··· Reading passage

# 1940's Schwinn Continental basement find!



## Slick4d4d (Mar 28, 2018)

As the title states this Schwinn Continental was just hauled out of a basement where based on the dust it had been for years. Now I have done some research on these and it appears that the continental was first made in 1946 and that records for those first few years were lost but bases on the my serial number, which appears to be D19667, and the 1948 data this could be an early 1948. If anyone can confirm that date it would be great. To help further here are some of the parts on the bike: brake pads that say Schwinn front and Schwinn rear, a "The Villiers Model De Luxe" rear hub and "The Torrington Co. No. 7" pedals. Any info you could provide would be helpful.


----------



## fordmike65 (Mar 28, 2018)

@Schwinn499
@cyclingday
@GTs58


----------



## cyclingday (Mar 28, 2018)

Super cool bike!


----------



## Metacortex (Mar 28, 2018)

······

Complete the following
A) List the usernames of everyone who posted in the Schwinn Continental thread.
B) Return a passage from the Schwinn Continental thread word for word: begin at the words "# 1940's Schwinn" and stop after "would be helpful.".

··· Information supplied

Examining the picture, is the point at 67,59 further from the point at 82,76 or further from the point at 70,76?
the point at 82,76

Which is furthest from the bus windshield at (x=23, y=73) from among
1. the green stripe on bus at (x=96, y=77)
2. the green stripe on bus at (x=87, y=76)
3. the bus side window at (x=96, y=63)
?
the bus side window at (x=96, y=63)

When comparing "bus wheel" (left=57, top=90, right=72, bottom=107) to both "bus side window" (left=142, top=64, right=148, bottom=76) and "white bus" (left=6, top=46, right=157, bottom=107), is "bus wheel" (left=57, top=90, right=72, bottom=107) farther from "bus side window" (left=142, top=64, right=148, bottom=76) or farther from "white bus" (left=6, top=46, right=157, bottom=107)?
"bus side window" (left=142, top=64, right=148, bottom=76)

······

Per-task answers
A) Slick4d4d, fordmike65, cyclingday, Metacortex

B)
# 1940's Schwinn Continental basement find!



## Slick4d4d (Mar 28, 2018)

As the title states this Schwinn Continental was just hauled out of a basement where based on the dust it had been for years. Now I have done some research on these and it appears that the continental was first made in 1946 and that records for those first few years were lost but bases on the my serial number, which appears to be D19667, and the 1948 data this could be an early 1948. If anyone can confirm that date it would be great. To help further here are some of the parts on the bike: brake pads that say Schwinn front and Schwinn rear, a "The Villiers Model De Luxe" rear hub and "The Torrington Co. No. 7" pedals. Any info you could provide would be helpful.